School history books tend to say that the Anglican Church was invented by Henry VIII in order to legitimize his divorce. However, it does have to be said that that Henry VIII’s involvement in the life of the Anglican Church consisted of freeing it from Roman legislation. The Church was in a process of reform which would culminate in the third king after Henry.
Christianity has such a long history in Great Britain that some traditions claim that its founder was Joseph of Arimathea, and there are even others who suggest that Anglicanism came out of one of St Paul’s missionary journeys.

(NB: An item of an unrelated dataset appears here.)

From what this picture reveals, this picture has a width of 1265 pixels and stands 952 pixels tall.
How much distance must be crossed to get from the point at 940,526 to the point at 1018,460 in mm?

Whatever the truth may be, the first historical fact that we can cite is the definite presence of three English bishops at the Council of Arles, in AD 313.



A REFORMED CHURCH

The rediscovery of the doctrine of justification by faith by Luther set off a process of the reformation of the antiquated medieval church, burdened with penances, pilgrimages, fasts, absolutions, austerity, masses, relics, indulgencies and many other activities which had the aim of gaining salvation by human works.

John Wycliff having already translated the Bible into English, the English Church was a fertile field for receiving this rediscovery, which brought a joyful spiritual freedom which could not be contained by the medieval means. The law which negated the papal supremacy, and which was presented by the king to Parliament in 1534, started off the Reformation of the Church in England.



A BIBLICAL CHURCH

The only advance made during the time of Henry VIII was the provision of Bibles in English for each church. The main reformatory impetus came under Edward VI’s reign, a period during which the Archbishop of Canterbury – Thomas Cranmer – wrote “The Book of Common Prayer”, the origin and purpose of which was the search for, and establishment of, the biblical truth in the life of the church and of believers. This book, and its subsequent editions, have given Anglicanism its distinctive character.



A COMPREHENSIVE CHURCH

The sufferings that came with the process of reform encouraged Queen Elizabeth I to infuse the church with a comprehensive and tolerant character, “not enquiring too much into consciences”. The 39 Articles of Religion, approved in 1562, defined the limits of this comprehensive policy, with the Church being ready to subject its theology and practice to permanent revision in the light of the Holy Scriptures.

The expansion of the Anglican Church throughout the world, penetrating into the most varied of cultures, has been possible thanks to this comprehensive spirituality which, trusting in the authority of the Holy Spirit, avoids forcing its members into absolute conformity.



A CATHOLIC AND PROTESTANT CHURCH

The Anglican Church considers itself to be a genuine part of the true church, the universal church, which at all times and in all places has confessed Jesus as Lord and Saviour, never forgetting that the ecclesiastical tradition is secondary to the apostolic tradition contained in the Scriptures. And it is precisely this point that explains its protestantism: not in opposition to the original catholicism but as its safeguard, since conserving the authoritarian value of the apostolic tradition is the very objective of the protestant Reformation.